== Work request ==
Please give back only the lines below from the one containing "cicekli-elbiseli-al-yanakli-bez-bebek-oyuncak" to the one containing "Tráfico por carretera", each repeated word for word, both ends included.

== Data records ==
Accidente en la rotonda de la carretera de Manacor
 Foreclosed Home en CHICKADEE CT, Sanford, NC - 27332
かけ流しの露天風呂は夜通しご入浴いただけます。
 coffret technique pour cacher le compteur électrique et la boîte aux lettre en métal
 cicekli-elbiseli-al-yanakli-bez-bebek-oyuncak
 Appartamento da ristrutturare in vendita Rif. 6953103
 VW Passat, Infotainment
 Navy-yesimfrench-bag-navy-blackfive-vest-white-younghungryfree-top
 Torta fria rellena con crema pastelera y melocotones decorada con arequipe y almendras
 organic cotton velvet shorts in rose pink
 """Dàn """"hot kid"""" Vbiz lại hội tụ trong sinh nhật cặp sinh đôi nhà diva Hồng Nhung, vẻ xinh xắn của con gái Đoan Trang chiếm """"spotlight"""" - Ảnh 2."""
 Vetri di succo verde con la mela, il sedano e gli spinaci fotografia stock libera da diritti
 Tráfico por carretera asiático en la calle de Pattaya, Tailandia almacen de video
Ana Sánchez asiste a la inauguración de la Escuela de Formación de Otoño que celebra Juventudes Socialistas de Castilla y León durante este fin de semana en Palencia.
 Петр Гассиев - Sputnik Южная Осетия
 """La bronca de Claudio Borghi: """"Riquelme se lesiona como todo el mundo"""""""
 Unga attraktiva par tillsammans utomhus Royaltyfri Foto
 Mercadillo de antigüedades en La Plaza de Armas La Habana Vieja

== Solution ==
 cicekli-elbiseli-al-yanakli-bez-bebek-oyuncak
 Appartamento da ristrutturare in vendita Rif. 6953103
 VW Passat, Infotainment
 Navy-yesimfrench-bag-navy-blackfive-vest-white-younghungryfree-top
 Torta fria rellena con crema pastelera y melocotones decorada con arequipe y almendras
 organic cotton velvet shorts in rose pink
 """Dàn """"hot kid"""" Vbiz lại hội tụ trong sinh nhật cặp sinh đôi nhà diva Hồng Nhung, vẻ xinh xắn của con gái Đoan Trang chiếm """"spotlight"""" - Ảnh 2."""
 Vetri di succo verde con la mela, il sedano e gli spinaci fotografia stock libera da diritti
 Tráfico por carretera asiático en la calle de Pattaya, Tailandia almacen de video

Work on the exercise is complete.